Here's how it works. Take a character and describe them (from their own perspective) walking into a room. Let's not worry about what kind of room they are walking into or why, but focus on what the character usually does when they enter a room. Are they nervous? Awkward? If they see people, do they look for friendly faces or try to fade into the background? Do they seek attention or avoid it? A lot of simple questions to explore, and each answer can then be built upon with further questions. Why are they nervous? Do they not enjoy social situations? Have they always been edgy around strangers or did a recent trauma change them? Does anxiety build up inside? Are they already entertaining thoughts about leaving the room, or are they trying to overcome that urge? Maybe this is a social opportunity that they want to take - why? Have they been alone for a while and miss the company of others? What drives them to this point?

Now take the same room and the same character, and describe what another person would see. Would they see a nervous person or an outgoing one? Is the character obviously tense, wringing their hands and shifting their eyes, or do they look relaxed? Of course, this is also an opportunity to describe the flesh and bones of the character, but this only really helps if they feed into the substance of who they are. If our character is well-groomed and attractive but looks uncomfortable and on edge, well, that's worth noting. We do this step to show the internal contrasts a character might have that would be important to show the reader. Furthermore, as an author we get a feel for this character's strengths and weaknesses. We explore how every step looks, how every move can be interpreted. It becomes a study into that character's existence. At this point we should start discovering some features about them that are worth showcasing.

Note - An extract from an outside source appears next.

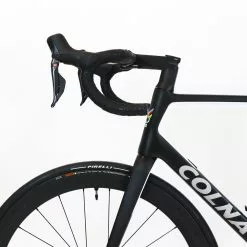 Colnago V3Rs Disc - 56s - Ultegra 8100 Di2 12-speed -Racercykler Salg IMG 1598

At this point in the character sketch, we start writing about a simple interaction, and I mean simple with a capital S. Something like sitting in a chair becomes a study. Why that chair in particular - is it the closest? The furthest away from the crowd? Their favorite chair? Do they pull out the chair or move into it? Do they flop themselves down or politely take a seat? Good posture? Is it a relief to take their weight off? Do they exhale in relaxation, spread out on the chair and lean back, or do they remain rigid and bolt-upright? Is this what they usually do? Why or why not? 

The best part of this exercise is not to write some gripping story - The Person and the Chair will not sell many copies - but rather to take a deep plunge into that character and analyze them from the inside out. If a writer is not sure about some particular aspect about that character, like how they would respond in an emergency, the sketch can be written as the character suddenly dropped into such a situation. The only rule is that the writer needs to focus everything on that character's thoughts, actions, and the interplay between the two. It's not a story, it's a character sketch. The only mission is to explore that individual.

I write tons of these, both to understand my different characters, and sometimes to examine interesting people I know. I have done character sketches of most of my friends (and I hope they never find those files), and plenty of people who I have seen but never met. Whether any of it is accurate isn't the point. It's all done in the name of exploring the character and giving them depth on the page that will someday pay off for the reader.